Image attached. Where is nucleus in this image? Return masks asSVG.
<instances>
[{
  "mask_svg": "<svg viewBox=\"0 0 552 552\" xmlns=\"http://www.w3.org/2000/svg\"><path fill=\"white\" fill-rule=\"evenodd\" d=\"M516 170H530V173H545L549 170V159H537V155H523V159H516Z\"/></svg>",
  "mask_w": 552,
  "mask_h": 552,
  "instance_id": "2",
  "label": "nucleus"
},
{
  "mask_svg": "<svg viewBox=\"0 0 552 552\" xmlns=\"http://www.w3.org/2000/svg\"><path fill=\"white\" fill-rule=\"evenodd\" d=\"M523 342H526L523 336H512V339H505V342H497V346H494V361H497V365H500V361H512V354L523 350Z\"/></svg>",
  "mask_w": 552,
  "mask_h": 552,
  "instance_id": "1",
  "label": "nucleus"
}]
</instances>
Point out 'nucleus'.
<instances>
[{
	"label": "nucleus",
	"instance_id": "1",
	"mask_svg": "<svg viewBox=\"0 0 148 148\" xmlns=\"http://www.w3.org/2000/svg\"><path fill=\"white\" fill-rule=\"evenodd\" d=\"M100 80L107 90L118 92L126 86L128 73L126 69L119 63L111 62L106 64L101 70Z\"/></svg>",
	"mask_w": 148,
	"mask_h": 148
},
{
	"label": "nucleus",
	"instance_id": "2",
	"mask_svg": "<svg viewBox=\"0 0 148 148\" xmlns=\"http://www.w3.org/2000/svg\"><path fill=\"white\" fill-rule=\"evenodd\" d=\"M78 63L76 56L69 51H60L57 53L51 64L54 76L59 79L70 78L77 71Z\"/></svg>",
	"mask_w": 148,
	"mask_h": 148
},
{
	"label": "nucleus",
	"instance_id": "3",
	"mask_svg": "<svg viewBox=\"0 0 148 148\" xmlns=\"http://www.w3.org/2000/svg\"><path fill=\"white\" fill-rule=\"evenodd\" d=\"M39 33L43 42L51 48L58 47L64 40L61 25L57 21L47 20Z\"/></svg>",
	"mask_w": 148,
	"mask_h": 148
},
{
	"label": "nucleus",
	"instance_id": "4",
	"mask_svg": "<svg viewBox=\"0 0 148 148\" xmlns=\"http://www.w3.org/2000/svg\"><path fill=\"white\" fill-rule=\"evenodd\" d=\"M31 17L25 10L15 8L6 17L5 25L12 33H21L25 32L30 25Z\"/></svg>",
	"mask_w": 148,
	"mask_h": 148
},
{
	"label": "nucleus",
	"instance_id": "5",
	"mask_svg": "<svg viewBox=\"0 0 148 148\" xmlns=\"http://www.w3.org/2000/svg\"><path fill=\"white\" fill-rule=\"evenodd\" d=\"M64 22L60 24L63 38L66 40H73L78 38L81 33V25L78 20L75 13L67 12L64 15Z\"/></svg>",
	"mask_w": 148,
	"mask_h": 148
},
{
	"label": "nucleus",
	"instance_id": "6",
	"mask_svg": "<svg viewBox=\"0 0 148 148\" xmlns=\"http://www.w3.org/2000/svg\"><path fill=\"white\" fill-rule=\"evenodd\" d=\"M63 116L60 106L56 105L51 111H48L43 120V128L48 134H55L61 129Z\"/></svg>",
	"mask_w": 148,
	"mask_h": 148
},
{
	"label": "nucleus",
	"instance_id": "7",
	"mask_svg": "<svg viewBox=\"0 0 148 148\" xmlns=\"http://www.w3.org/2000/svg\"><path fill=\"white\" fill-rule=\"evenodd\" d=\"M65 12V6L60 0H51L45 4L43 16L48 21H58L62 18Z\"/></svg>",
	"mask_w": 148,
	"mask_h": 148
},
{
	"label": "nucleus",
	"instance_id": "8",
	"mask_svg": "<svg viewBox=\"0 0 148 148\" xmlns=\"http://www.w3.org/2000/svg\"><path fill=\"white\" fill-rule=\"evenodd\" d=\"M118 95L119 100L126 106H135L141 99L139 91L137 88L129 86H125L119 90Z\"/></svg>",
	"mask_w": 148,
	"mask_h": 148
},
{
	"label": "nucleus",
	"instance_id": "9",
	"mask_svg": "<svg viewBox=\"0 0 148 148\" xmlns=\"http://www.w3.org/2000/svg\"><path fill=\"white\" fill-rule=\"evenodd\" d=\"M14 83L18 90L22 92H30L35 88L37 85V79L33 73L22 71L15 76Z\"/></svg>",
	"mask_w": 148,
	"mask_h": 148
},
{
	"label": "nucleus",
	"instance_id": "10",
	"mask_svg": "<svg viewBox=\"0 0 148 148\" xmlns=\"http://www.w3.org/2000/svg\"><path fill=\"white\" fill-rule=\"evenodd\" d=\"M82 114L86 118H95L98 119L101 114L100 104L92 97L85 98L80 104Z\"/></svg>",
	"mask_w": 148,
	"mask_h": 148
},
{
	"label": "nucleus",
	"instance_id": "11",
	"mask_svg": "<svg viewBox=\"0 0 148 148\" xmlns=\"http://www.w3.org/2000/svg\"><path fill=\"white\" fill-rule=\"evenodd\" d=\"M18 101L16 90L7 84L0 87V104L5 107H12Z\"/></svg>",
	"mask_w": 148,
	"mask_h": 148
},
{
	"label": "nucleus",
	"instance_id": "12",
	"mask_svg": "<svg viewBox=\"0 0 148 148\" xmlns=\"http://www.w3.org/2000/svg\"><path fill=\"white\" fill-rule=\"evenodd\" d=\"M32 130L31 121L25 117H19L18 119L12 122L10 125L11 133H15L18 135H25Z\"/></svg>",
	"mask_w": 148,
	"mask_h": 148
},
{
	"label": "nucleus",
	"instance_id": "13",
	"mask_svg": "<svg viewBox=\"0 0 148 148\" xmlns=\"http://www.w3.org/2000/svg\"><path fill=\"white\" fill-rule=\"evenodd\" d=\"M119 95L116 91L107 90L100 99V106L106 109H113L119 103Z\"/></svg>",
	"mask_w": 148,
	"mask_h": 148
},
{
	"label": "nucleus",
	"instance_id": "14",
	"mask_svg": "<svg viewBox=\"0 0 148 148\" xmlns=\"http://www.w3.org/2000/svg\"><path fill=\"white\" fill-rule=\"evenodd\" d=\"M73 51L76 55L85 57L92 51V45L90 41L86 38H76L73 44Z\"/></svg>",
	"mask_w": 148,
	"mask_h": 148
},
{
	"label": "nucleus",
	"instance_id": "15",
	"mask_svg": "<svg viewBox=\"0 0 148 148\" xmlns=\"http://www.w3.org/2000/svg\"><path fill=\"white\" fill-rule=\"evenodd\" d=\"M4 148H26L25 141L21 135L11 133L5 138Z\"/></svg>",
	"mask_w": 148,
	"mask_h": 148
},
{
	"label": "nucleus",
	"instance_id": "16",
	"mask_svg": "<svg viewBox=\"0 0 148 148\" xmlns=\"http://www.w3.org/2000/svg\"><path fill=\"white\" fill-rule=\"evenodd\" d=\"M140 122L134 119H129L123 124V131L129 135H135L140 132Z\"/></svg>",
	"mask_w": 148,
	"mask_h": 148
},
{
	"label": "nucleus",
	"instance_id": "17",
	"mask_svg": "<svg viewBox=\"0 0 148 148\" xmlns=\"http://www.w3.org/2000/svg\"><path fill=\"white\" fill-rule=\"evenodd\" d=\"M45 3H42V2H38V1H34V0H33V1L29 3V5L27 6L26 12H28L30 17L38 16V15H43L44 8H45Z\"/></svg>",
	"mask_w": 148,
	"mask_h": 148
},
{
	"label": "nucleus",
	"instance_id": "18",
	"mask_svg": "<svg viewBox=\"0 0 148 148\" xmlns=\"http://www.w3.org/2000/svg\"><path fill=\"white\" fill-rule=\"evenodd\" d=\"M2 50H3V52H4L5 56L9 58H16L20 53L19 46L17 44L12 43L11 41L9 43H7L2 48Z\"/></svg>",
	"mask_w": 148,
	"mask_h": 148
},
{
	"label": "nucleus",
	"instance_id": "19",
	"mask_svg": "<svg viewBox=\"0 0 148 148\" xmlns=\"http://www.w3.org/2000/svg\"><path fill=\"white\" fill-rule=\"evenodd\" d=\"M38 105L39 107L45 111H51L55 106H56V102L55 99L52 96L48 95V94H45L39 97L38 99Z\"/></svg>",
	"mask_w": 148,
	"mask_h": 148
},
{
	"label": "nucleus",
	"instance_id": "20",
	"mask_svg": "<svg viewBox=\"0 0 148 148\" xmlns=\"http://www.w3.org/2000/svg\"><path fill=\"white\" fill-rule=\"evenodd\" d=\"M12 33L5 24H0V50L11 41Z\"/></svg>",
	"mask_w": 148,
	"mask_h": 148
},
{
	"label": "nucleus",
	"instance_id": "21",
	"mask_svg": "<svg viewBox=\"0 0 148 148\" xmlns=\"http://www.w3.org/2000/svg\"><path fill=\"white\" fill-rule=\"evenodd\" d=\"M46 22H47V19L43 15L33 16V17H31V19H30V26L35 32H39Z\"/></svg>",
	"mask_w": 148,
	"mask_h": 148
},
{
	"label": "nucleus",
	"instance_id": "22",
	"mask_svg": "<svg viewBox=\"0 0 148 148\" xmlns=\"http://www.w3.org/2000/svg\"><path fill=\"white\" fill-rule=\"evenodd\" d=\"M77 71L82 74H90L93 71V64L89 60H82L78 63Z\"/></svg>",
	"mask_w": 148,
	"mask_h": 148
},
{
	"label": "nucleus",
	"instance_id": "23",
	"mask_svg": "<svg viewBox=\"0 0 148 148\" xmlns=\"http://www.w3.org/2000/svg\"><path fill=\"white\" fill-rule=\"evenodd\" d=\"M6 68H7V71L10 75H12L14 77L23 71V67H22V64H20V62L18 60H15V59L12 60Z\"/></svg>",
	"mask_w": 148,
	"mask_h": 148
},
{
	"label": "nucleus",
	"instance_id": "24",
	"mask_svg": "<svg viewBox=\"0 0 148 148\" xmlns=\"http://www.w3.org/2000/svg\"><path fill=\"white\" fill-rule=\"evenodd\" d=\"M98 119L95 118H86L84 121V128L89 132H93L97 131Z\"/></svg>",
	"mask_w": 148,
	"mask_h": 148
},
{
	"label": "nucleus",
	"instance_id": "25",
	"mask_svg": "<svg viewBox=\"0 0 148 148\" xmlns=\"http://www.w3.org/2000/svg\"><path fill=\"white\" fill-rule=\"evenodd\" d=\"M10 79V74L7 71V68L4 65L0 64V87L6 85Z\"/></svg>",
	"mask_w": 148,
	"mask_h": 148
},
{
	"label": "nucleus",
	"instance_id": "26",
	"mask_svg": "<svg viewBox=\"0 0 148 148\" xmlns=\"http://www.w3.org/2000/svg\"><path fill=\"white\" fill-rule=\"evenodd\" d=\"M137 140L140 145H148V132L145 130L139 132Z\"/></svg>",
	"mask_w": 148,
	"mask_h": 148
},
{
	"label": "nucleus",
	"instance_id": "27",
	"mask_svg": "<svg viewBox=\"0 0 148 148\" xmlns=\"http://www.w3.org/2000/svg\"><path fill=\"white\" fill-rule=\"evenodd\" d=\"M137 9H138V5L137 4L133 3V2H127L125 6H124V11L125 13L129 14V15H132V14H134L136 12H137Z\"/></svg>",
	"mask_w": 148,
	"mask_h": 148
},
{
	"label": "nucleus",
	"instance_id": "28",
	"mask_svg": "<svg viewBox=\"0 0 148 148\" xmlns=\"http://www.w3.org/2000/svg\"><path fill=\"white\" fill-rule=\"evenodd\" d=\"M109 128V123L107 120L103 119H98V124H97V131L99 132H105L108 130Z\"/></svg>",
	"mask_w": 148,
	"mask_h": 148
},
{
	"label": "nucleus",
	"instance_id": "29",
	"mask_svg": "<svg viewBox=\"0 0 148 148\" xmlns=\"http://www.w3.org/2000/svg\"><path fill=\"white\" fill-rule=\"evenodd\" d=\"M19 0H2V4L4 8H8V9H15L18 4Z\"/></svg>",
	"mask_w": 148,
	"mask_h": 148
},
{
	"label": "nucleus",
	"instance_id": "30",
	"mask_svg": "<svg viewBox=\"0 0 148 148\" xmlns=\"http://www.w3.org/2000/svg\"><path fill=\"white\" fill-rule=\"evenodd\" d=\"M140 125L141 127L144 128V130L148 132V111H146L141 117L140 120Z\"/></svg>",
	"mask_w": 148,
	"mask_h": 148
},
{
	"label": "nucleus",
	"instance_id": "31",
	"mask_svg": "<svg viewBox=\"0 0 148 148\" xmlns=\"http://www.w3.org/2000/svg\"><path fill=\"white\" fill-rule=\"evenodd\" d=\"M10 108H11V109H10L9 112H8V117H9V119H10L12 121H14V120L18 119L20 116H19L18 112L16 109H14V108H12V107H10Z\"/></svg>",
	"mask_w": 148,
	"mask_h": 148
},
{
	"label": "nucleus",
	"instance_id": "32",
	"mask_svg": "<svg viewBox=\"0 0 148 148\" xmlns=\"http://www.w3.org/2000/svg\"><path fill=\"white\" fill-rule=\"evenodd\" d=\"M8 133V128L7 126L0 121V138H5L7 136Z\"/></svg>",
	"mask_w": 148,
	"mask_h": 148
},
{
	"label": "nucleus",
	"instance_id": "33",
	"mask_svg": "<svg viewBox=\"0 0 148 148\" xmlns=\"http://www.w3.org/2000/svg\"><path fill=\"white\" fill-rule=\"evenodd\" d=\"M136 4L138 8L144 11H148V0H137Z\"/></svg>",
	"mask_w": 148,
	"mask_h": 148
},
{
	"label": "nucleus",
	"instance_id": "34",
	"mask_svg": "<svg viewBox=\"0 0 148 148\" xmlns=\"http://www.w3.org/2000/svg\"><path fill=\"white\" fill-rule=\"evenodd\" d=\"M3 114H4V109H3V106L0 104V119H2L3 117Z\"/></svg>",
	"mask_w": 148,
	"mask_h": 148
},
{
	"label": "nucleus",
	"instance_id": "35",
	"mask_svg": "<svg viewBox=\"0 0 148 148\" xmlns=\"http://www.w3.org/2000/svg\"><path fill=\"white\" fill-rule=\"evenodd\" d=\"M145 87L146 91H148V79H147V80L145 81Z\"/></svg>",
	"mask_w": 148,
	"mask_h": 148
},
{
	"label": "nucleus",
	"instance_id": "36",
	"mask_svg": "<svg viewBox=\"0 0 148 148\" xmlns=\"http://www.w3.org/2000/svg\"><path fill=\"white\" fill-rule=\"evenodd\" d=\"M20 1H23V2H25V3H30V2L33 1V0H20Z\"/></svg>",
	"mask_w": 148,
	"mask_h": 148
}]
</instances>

● ● ● ● ●

*GIVEN INSTRUCTION:*
Reproduce the items line for line, beginning at their first line and stopping after the line that contains "Point out 'nucleus'.".

*EXERCISE RESPONSE:*
Image attached. Where is nucleus in this image? Return masks asSVG.
<instances>
[{
  "mask_svg": "<svg viewBox=\"0 0 552 552\" xmlns=\"http://www.w3.org/2000/svg\"><path fill=\"white\" fill-rule=\"evenodd\" d=\"M516 170H530V173H545L549 170V159H537V155H523V159H516Z\"/></svg>",
  "mask_w": 552,
  "mask_h": 552,
  "instance_id": "2",
  "label": "nucleus"
},
{
  "mask_svg": "<svg viewBox=\"0 0 552 552\" xmlns=\"http://www.w3.org/2000/svg\"><path fill=\"white\" fill-rule=\"evenodd\" d=\"M523 342H526L523 336H512V339H505V342H497V346H494V361H497V365H500V361H512V354L523 350Z\"/></svg>",
  "mask_w": 552,
  "mask_h": 552,
  "instance_id": "1",
  "label": "nucleus"
}]
</instances>
Point out 'nucleus'.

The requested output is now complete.